State v. Cummings, 5496

Decision Date28 January 1953
Docket NumberNo. 5496,5496
Citation57 N.M. 36,253 P.2d 321,1953 NMSC 8
PartiesSTATE v. CUMMINGS.
CourtNew Mexico Supreme Court

Richard C. Losh, F. Craig Morton, Jr., Albuquerque, for appellant.

Joe L. Martinez, Atty. Gen., James B. Cooney, Asst. Atty. Gen., for appellee.

LUJAN, Justice.

Jack W. Cummings was convicted of the crime of involuntary manslaughter and sentenced to serve a term of not less than one year nor more than two years in the state penitentiary. His motion for a new trial was denied and he appeals from the verdict and sentence.

On August 3, 1951, at about 12:15 in the morning, the defendant was driving his automobile in a southerly direction along North Fourth Street in the City of Albuquerque, and at a point indicated by the testimony in the case he struck and killed Victor M. Van Geison. The testimony tends to show that the automobile, a 1946 Chevrolet, was being driven at a speed of forty or fifty miles per hour. There was also testimony tending to prove that the defendant was at the time intoxicated. The deceased was crossing North Fourth Street in the pedestrians cross-walk lane on Mountain Road when he was struck and killed. The defendant testified that he stopped at two different bars and had three beers before the accident; that he did not think he was going too fast; and that he did not see the deceased until he was right up on him.

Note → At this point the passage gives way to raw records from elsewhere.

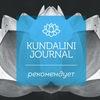 KUNDALINI JOURNAL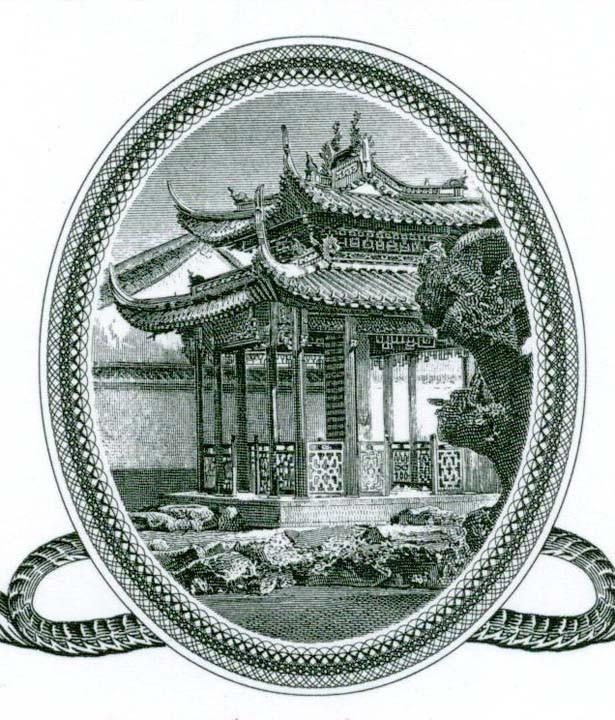 CP616 temple.jpg
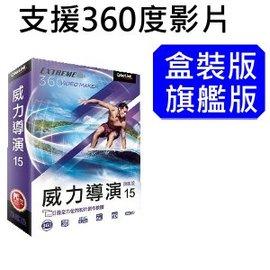 無蝦米輸入法 7.0 版 ^(支援Vista  Windows 7 系統  含書本^)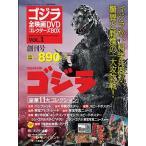 ゴジラ全映画DVDコレクターズBOX 創刊号 2016年7月26日号 [MAGAZINE+DVD] Magazine
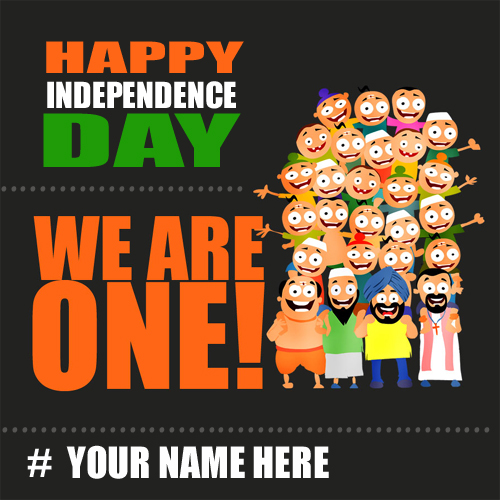 Happy Independence Day I Love India Greeting With Name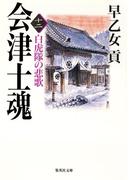 会津士魂 十二  白虎隊の悲歌(集英社文庫)
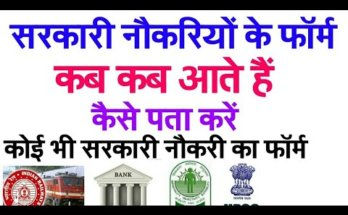 Sarkari Result 2020, Latest Sarkari Job 2020, Sarkari Naukri Bihar Board Cbse Uppcs Upsc Bank Ssc Railway Teacher Recruitment 2020 And Other Govt Jobs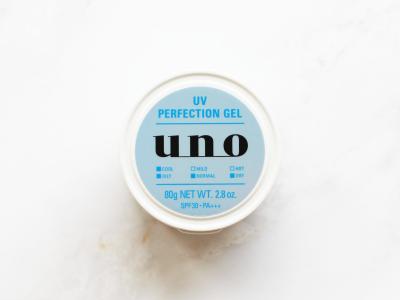 UNO(ウーノ)UVパーフェクションジェル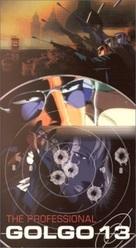 Golgo 13 - VHS cover (xs thumbnail)
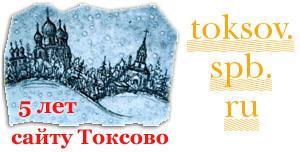 2 сентября 2008 года. Сайту Токсово - 5 лет ! (www.toksov.spb.ru)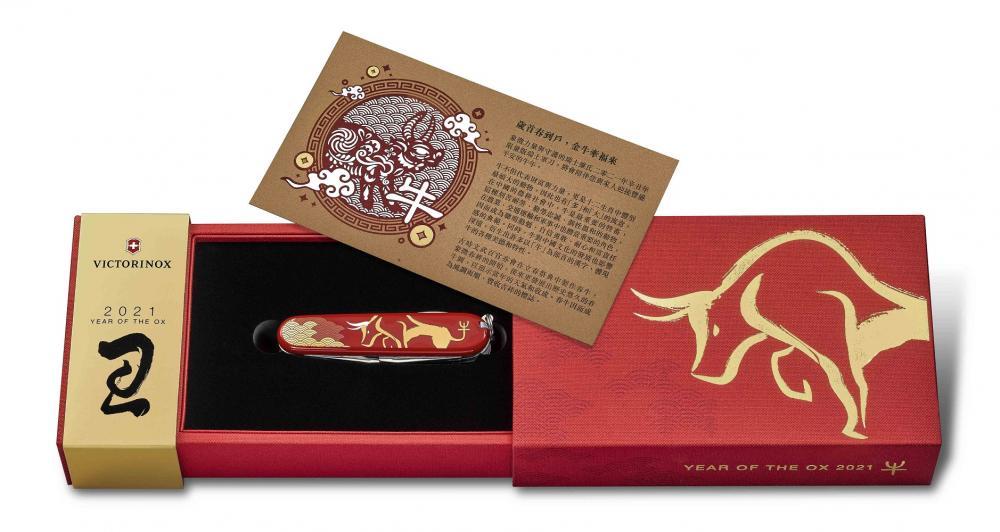 Huntsman 限量版瑞士刀/牛年商品/瑞士品牌/Victorinox/台灣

The defendant contends that he was prejudiced by the following instruction given by the court over his objection:

'You are instructed that no person driving or in charge of any motor vehicle on a public highway has a legal right to drive the same at any speed that is greater than is reasonable and proper, having regard to the traffic and use of the street by others, or so as to endanger the life and limb of any person, and if you find after a fair preponderance of the evidence in this case that the defendant was driving his car at a speed greater than was reasonable and proper, having regard to the traffic and use of said street where he was then driving said automobile, by other persons and the public, or was then and at that place driving said automobile at such a rate of speed as to endanger the life and limb of any other person, and because of such rate of speed, and driving while drunk, you further find that the deceased was injured, resulting in his death, then you are instructed that you will be warranted in finding the defendant guilty of manslaughter as charged in the information.' (Emphasis ours.)

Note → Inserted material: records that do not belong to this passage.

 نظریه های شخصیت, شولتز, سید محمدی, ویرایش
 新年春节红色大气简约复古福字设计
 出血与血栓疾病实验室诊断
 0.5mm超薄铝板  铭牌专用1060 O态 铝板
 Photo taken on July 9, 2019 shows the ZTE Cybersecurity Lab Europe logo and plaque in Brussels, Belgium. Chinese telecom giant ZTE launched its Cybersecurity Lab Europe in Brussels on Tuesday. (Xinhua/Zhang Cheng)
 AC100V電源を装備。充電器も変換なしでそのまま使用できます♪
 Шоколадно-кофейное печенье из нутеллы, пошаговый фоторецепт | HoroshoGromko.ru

This instruction assumes that facts may be proven by a proponderance of the evidence. It permitted the jury to weigh the evidence under the rule applicable to civil cases and, having so weighed it and ascertained which side the scale preponderated, to decide the case accordingly. It is in direct conflict with the other instructions in which the jury were told that, in order to convict, the evidence must satisfy them of defendant's guilt beyond a reasonable doubt. It led the jury to believe that they would be authorized to base a conviction on the greater weight of the evidence. We think, under the facts of this case, that this instruction was not only calculated to mislead and confuse the jury, but was hurtful to the defendant. From any point of view, such an instruction has no place in a criminal case.

In State v. Crosby, 26 N.M. 318, 191 P. 1079, 1081, we said:

'We believe the proper rule to be that error committed in giving an incorrect instruction is not cured or rendered harmless by the giving of a correct instruction on the same subject, and this rule should be applied in the present case, in which the erroneous instruction was complete, unambiguous, and certain.'

See, also State v. Sherwood, 39 N.M. 518, 50 P.2d 968.

In Steinmeyer v. People, 95 Ill. 383, the court said:

'It is true the instructions on the same subject, given on behalf of the defendants, laid down the law correctly. But that is not enough. The jury may have disregarded the instructions for the defendants, and followed those given for the people. They had as much right to follow the one as the other, and it is impossible for the court to say which instructions controlled the deliberations of the jury. If the jury followed the sixth instruction given for the people, as we may presume from their verdict they did, then they were misled, and defendants were denied the right of self-defense, which was secured to them by law. We are, therefore, of opinion that the instruction was calculated to deprive the defendants of a fair trial before the jury, and for this reason the judgment will have to be reversed.'

It is next contended that this case should be reversed by reason of the misconduct of the district attorney. This...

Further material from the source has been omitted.